I discovered this book at Chatham House library. The front cover image of Arkan with his trademark white tiger gave away a lot of the subject detail of the book. It focuses on the war of the former Yugoslavia. Later in the work we touch upon the mass atrocities in other wars such as in Syria and Rwanda and also look at the Rohingya refugee crisis and the actions of Burma. Deep analyses of all sides of the Yugoslav conflict reveal patterns and structures of the killing machines that were let loose during that conflict, very often, like Arkan’s Tigers, paramilitary non-State actors, from which the overseeing central State political authorities could distance themselves so as to absolve themselves of legal blame for some of the excesses.

It is clear that the State was still involved and indirectly participated in some of the worst violence. Often State media built up on a pedestal the heroes of the conflict, the irregular formations and their lead commanders. It wasn’t just the Serbs that had irregular formations. The Croats expanded through militia and the police and Bosnians irregulars had their ranks filled with Jihadists from far afiled, a foreign influx of seasoned, in essence, Islamic terrorists.

The Bosnian situation was dire with the Bosnian Serbs and Bosnian Croats taking leave of command from their centres and, often at odds, going to the extreme, the culmination being the Srebenica massacre where Radovan Karadžić committed the genocide of 10000 Muslim civilians. Often it was the civilian populations that bore the brunt of the mass atrocities, regular armies, in general, sticking to the script of the international consensus of the rules of war.

The author looks at how the command structures are built up to allow these atrocities and micro-examines the causes of such inhumane brutality. There is crossover between State leaders, government, army, organized crime, paramilitaries, smugglers and football hooligans. The State does not tacitly recognise the authority to act of the irregular forces and thus can absolve itself of much of the blame although in the case of Bosnian leader, Alija Izetbegović, he was so obviously attached to the Muslim Jihadists and reliant on them despite him openly presenting as a European-style leader. Slobodan Milošević was more evasive in his political grandstanding and deceptive and presented a unified front to the outside world. Here is a good quote from the book:

‘Brendan Simms exposed what he called British ‘Serbophilia’ in his unforgiving indictment of Britain’s failed Bosnia policy.
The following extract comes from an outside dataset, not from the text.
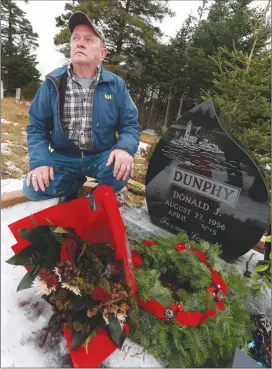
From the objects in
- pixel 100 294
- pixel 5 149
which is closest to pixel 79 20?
pixel 100 294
He argues that what was seen as Serbian military spit-and-polish, in contrast to the ‘rag-tag’ Bosnian Muslims, helped persuade British decision makers that the Serbian establishment were people the British could continue to do business with.’

The public mood globally, after Bosnia, had shifted and in ways in which the author describes an essential way in which to avoid mass atrocities, the international public outcry caused the world to intervene so as to prevent further atrocities in Kosovo.

I enjoyed learning in detail the more intricate, if brutal elements of the conflict and it is a detailed study of what until Ukraine had been the largest conflict on European soil since World War 2. Late on in the book, the author, Kate Ferguson, goes on to look at other arenas and I feel that she could indeed have written separate books for each of these spheres.

I hope to purchase a copy of this book once I return it to the library as it will be useful for future reference.